STATED GOAL
List each line in the items below that contains the word "farther", matching case exactly.

GIVEN DATA

------

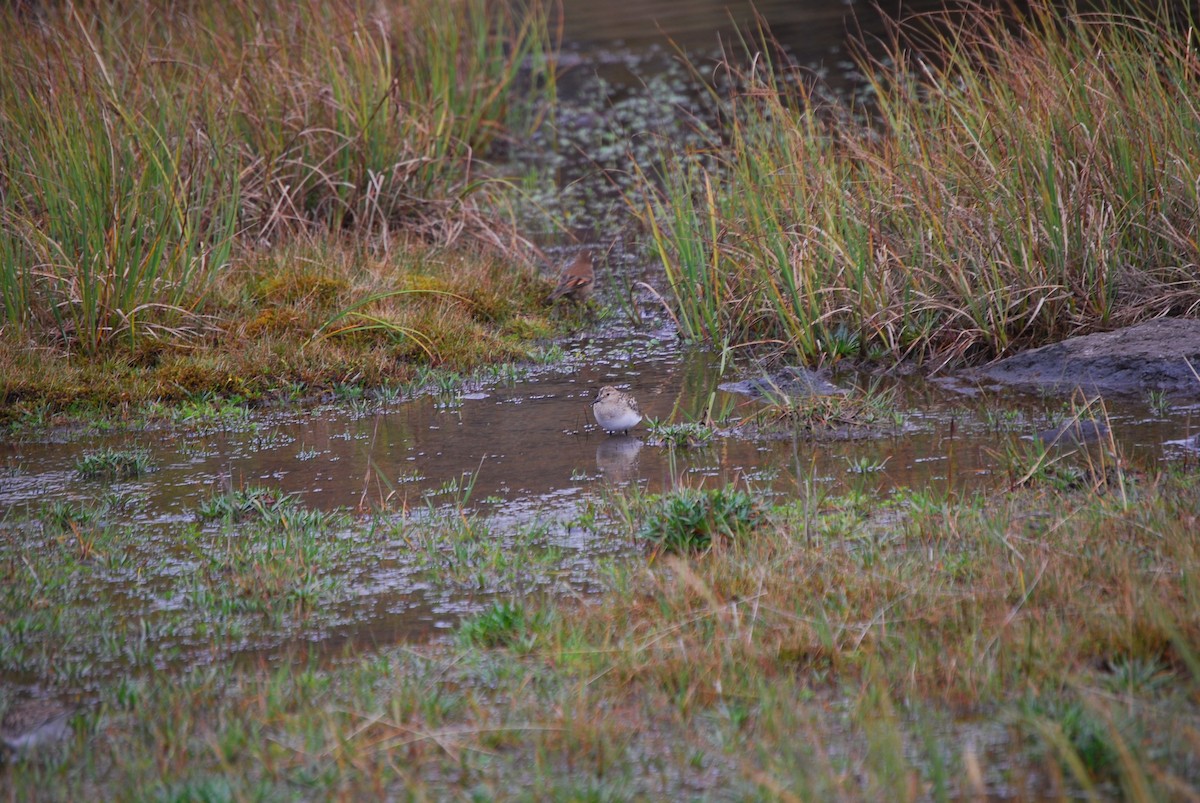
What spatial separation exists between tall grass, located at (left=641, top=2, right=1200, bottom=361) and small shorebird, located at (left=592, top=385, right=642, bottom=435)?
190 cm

------

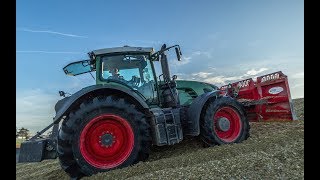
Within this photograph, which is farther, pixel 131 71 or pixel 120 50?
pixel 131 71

------

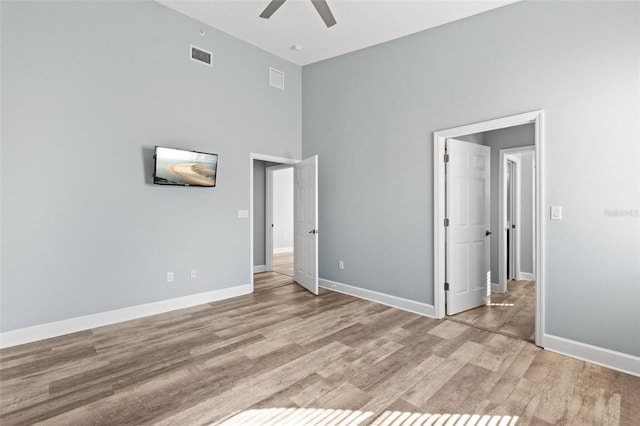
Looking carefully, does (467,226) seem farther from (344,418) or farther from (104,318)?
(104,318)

------

EXERCISE RESULT
Within this photograph, which is farther, pixel 131 71 or pixel 120 50?
Looking carefully, does (467,226) seem farther from (344,418) or farther from (104,318)?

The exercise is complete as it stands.